_Task to carry out_:
Where a line of the data below has the string "Tanzania", copy that line.

■ ■ ■ ■ ■

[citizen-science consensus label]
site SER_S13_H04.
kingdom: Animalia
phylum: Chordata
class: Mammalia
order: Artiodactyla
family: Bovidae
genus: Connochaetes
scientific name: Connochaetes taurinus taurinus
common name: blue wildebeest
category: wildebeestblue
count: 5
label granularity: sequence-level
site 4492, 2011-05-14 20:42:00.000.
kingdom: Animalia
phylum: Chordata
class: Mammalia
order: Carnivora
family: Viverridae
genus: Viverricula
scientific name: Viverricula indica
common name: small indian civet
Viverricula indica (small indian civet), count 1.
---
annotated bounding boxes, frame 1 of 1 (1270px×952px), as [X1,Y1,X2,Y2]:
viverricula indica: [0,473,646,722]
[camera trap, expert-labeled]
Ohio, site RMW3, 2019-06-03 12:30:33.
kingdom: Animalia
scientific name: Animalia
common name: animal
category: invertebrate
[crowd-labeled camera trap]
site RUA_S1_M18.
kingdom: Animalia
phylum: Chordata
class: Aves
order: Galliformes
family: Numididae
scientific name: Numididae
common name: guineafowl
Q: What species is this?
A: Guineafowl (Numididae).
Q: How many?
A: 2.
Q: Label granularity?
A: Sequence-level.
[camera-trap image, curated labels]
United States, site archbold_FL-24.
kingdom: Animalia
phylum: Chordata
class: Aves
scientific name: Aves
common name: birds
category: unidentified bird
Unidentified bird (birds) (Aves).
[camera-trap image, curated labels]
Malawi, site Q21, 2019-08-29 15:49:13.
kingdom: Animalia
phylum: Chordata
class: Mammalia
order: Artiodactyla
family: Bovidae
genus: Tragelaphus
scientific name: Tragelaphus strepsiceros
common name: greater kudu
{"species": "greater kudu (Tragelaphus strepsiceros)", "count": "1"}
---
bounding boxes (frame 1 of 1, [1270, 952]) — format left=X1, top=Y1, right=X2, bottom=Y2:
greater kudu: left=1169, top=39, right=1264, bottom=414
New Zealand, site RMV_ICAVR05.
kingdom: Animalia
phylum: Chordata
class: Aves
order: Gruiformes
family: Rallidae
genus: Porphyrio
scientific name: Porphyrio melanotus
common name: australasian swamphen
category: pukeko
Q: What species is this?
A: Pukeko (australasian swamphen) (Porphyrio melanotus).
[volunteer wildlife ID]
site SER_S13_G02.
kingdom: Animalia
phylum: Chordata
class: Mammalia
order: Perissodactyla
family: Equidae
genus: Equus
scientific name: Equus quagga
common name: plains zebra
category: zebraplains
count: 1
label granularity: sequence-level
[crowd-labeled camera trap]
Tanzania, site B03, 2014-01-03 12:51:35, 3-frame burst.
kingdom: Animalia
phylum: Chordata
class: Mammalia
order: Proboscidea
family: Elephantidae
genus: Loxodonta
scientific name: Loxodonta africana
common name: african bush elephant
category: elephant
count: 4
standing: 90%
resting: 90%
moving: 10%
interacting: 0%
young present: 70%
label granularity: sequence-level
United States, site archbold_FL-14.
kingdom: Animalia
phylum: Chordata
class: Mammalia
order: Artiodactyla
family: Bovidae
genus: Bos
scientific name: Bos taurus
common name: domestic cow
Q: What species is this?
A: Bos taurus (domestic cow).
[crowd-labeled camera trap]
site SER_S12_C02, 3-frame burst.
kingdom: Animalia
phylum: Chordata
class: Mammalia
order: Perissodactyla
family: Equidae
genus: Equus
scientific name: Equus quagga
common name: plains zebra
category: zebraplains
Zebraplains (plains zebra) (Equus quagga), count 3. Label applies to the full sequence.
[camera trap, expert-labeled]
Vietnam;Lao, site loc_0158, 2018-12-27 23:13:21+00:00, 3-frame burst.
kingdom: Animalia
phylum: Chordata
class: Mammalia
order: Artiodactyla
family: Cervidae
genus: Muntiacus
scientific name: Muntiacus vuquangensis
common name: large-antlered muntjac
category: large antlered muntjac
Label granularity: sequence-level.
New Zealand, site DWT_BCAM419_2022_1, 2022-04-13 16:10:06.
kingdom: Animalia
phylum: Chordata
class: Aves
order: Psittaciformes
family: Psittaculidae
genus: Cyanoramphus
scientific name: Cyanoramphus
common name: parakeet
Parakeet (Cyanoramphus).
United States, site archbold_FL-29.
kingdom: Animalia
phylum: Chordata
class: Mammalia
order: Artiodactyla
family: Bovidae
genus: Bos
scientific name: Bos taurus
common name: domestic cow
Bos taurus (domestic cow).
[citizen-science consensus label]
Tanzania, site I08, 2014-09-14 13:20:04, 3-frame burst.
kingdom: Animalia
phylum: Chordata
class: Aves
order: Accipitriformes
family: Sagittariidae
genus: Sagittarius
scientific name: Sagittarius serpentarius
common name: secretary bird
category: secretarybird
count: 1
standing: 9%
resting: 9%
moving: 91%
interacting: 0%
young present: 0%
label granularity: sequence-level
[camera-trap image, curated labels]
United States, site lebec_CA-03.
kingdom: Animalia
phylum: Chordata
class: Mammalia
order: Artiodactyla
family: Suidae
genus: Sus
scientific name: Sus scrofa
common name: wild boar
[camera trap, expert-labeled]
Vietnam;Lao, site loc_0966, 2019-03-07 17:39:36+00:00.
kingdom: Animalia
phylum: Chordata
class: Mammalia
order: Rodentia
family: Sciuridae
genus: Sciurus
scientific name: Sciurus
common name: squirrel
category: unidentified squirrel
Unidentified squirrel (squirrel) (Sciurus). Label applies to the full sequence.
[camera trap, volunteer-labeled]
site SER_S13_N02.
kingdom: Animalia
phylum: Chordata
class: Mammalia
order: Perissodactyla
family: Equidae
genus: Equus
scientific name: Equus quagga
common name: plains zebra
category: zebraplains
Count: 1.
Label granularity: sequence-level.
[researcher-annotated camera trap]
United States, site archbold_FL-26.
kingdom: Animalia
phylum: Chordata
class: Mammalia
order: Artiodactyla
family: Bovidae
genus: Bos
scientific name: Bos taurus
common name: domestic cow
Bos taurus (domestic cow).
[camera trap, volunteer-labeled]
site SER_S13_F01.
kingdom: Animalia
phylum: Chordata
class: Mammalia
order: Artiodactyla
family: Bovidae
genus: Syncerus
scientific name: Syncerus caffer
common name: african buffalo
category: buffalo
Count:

■ ■ ■ ■ ■

_Result_:
Tanzania, site B03, 2014-01-03 12:51:35, 3-frame burst.
Tanzania, site I08, 2014-09-14 13:20:04, 3-frame burst.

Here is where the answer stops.